La dette des « Terrasses de Poncy ».

En 2002 le maire de l’époque, Jacques Masdeu-Arus  signe une promesse de vente avec la société BEG  pour la cession de 14 hectares sur le site de Poncy pour un prix 27,4 millions d’euros.  Le promoteur américain a le projet d’y réaliser un « espace de culture, de loisirs et de commerces » de 100.000 m2 baptisé les « Terrasses de Poncy ».

 Une promesse de vente risquée.

Les termes de cette promesse de vente imposent à la municipalité de rendre constructible et de viabiliser ce terrain. La Ville a également à sa charge la réalisation des accès directs à l’A14 et à l’A13. Entre 2002 et 2007, l’AFTRP* fait l’acquisition pour le compte de la Ville de 90% des 34 hectares du secteur de Poncy avec 9,3 millions d’euros avancés par BEG. Mais le projet des « Terrasses de Poncy » rencontre une forte opposition de la part des villes voisines et du Conseil général et ne peut voir le jour. 

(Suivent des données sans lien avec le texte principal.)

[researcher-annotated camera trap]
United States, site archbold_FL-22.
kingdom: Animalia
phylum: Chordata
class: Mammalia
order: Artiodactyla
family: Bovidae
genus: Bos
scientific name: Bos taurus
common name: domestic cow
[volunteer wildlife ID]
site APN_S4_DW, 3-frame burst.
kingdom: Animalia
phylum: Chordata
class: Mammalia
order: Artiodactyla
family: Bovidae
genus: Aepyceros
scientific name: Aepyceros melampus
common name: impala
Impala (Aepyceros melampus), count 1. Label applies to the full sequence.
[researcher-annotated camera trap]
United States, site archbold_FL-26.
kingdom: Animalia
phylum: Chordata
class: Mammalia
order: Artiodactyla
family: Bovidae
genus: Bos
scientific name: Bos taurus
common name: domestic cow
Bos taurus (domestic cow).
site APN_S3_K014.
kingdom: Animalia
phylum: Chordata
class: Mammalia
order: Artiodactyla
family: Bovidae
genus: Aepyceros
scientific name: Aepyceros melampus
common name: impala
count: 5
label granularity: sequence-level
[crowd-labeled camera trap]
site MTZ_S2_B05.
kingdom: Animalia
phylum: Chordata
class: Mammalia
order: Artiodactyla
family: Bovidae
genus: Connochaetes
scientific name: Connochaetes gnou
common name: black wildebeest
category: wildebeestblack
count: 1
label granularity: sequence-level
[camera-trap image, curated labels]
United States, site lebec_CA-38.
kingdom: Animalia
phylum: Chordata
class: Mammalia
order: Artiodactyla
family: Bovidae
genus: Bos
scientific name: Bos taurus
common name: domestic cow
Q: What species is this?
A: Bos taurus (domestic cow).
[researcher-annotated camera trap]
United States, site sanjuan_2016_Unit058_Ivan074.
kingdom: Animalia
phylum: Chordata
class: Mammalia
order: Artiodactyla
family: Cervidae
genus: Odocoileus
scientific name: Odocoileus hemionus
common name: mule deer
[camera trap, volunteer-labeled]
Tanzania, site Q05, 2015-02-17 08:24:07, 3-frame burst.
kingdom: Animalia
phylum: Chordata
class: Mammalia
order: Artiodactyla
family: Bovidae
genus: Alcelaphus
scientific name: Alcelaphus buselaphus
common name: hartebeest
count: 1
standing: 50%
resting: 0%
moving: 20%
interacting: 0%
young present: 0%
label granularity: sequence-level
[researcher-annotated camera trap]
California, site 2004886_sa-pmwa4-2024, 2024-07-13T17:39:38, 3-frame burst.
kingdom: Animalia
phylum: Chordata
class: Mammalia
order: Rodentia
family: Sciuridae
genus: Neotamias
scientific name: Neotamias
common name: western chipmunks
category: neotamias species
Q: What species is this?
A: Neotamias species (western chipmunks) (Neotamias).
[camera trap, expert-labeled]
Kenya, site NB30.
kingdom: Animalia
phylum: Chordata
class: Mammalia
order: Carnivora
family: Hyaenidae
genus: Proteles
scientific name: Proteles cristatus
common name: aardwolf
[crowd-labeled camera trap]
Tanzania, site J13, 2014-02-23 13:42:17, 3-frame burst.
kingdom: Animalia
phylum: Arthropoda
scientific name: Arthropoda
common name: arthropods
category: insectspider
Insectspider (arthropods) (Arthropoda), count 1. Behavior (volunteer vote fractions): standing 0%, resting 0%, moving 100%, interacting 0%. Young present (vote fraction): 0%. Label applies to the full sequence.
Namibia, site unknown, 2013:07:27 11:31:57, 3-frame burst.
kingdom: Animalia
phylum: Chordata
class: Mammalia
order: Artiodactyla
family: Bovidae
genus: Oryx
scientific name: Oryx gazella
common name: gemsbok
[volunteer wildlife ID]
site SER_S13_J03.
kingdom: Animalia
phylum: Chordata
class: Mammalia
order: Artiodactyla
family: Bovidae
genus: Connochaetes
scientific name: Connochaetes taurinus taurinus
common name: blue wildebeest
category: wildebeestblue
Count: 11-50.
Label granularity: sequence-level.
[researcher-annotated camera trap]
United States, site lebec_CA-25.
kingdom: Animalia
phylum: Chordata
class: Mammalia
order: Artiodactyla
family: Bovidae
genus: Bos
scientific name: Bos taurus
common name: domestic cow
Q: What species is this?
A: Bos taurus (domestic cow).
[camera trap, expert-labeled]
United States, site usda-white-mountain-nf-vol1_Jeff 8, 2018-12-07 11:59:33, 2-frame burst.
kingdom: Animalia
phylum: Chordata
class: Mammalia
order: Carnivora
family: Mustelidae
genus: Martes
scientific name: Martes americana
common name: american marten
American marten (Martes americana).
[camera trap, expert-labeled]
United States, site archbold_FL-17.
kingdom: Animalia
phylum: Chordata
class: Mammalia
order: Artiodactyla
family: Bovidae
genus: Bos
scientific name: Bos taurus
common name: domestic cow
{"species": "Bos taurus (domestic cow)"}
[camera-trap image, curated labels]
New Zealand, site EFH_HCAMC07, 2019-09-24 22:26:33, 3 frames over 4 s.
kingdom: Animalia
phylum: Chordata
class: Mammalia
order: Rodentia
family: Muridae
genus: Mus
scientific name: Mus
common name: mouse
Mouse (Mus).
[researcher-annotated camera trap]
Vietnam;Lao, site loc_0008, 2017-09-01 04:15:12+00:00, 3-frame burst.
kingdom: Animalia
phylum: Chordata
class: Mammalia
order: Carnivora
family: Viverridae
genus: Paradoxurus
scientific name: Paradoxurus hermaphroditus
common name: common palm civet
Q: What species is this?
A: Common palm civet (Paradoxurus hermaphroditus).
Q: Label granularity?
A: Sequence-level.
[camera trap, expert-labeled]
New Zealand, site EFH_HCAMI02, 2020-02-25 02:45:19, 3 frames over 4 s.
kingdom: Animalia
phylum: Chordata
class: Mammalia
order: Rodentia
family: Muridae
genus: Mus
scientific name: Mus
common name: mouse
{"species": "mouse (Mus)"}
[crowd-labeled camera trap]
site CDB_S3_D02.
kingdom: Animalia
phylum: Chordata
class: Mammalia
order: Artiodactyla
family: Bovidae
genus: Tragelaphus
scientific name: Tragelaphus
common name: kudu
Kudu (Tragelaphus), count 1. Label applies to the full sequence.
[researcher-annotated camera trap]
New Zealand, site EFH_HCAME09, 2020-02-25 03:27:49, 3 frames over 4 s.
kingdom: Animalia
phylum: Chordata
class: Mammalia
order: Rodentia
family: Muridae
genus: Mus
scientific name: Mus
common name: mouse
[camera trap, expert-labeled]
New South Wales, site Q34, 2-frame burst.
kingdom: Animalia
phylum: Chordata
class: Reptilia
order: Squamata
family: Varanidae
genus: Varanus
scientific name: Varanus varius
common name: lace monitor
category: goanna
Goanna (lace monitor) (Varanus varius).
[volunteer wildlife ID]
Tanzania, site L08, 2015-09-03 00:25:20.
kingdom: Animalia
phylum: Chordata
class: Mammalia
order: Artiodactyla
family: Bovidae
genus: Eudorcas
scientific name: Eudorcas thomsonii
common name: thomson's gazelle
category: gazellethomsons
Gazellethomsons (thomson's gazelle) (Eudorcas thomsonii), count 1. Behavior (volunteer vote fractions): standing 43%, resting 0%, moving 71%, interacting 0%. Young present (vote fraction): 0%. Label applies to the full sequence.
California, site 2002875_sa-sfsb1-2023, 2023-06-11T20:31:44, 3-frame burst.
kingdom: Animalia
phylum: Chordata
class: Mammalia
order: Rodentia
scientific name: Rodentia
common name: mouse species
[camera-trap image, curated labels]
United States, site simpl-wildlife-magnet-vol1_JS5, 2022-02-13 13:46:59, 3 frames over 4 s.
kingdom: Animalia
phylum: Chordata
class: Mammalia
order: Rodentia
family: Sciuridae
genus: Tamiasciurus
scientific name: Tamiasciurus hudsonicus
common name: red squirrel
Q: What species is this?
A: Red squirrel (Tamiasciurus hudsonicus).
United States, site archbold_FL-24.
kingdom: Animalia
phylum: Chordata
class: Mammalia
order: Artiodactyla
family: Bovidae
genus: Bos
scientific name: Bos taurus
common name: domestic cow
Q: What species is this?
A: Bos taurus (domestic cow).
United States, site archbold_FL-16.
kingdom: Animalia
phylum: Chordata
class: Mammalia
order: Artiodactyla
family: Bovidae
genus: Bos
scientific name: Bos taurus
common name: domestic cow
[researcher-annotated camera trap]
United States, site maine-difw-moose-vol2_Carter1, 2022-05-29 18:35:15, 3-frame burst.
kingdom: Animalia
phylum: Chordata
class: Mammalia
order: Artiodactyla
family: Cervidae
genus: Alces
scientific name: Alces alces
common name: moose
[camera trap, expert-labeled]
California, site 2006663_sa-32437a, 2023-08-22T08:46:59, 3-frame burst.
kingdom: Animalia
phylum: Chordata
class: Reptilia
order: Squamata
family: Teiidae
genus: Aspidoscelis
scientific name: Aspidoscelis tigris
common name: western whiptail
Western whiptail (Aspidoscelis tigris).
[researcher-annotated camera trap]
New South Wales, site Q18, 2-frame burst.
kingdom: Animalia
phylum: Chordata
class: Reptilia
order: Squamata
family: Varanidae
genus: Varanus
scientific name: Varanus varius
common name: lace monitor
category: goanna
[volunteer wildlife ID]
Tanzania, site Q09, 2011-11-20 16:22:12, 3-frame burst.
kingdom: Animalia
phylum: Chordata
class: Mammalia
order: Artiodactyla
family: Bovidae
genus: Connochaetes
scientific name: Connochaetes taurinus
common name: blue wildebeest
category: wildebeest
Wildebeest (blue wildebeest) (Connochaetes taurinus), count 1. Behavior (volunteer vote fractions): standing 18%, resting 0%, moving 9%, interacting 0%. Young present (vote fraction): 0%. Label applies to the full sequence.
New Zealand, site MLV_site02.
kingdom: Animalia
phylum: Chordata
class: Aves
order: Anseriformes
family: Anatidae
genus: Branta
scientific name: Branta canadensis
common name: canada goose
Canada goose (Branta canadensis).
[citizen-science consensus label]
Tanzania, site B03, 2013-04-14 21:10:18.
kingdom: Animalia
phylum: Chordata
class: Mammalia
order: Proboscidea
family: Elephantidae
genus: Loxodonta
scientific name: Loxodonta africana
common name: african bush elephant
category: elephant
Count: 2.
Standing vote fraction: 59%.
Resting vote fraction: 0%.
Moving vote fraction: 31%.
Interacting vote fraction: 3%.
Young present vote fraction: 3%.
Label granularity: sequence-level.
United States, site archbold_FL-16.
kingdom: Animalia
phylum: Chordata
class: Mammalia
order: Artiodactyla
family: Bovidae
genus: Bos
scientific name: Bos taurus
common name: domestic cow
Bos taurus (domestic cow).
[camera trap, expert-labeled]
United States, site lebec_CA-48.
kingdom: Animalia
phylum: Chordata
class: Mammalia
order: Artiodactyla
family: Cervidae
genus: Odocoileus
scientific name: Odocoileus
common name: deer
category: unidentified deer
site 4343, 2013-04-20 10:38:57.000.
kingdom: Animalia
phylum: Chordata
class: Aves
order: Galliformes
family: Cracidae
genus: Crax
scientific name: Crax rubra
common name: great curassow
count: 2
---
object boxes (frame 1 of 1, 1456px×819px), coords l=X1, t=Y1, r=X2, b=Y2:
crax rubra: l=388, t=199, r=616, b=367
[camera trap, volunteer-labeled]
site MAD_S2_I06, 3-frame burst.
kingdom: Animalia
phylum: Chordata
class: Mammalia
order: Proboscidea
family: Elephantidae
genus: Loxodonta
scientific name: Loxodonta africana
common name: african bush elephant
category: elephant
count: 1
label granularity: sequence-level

 Une menace pour le budget de la Ville

A son arrivée à la mairie en 2008, la nouvelle équipe municipale tente de renégocier le contrat avec Simon-Ivanohé, ancien groupe BEG. Le promoteur ne souhaite pas abandonner le site et son fort potentiel. Il signe en 2009 une prolongation de la promesse  de vente en s’engageant à ne plus faire courir les intérêts sur la dette. Le montant des intérêts s’élèvent à cette date à 3 millions d’euros. En 2010 Simon-Ivanohé cède sa filiale européenne à Unibail-Rodamco, la cession comprend le projet des « Terrasses de Poncy » et sa promesse de vente. Si le projet commercial n’est pas réalisé,  la promesse synallagmatique de vente des terrains deviendrait caduque. Dans ces conditions la Ville serait dans l’obligation de rembourser la dette de 9,3 millions d’euros ainsi que les 3 millions d’intérêt à Unibail.

 Comment s’en sortir ?

On ne voit pas comment la Ville va pouvoir sortir indemne de ce piège. Les conclusions de l’étude de « l’Atelier National : Territoires économiques » a clairement montré qu’il n’y avait pas de place pour un centre commercial à cet endroit. La commission départementale d’aménagement commercial (CDAC) ne donnera donc pas d’autorisation d’implantation. Il n’est pas sûr qu’UNIBAIL souhaite suivre la Ville et l’EPAMSA sur un autre type de projet de développement du secteur de Poncy. Le promoteur demandera alors le remboursement des 12 millions et vraisemblablement des dédommagements en sus ce qui mettrait en difficulté les finances de Poissy. La Ville ne pourra pas s’en sortir seul et sera de fait contrainte de réaliser un projet sur le site en partenariat avec l’EPAMSA et l’EPFY. Ce projet urbain qui doit mixer activités et habitat devrait permettre le remboursement de la dette par la vente du foncier.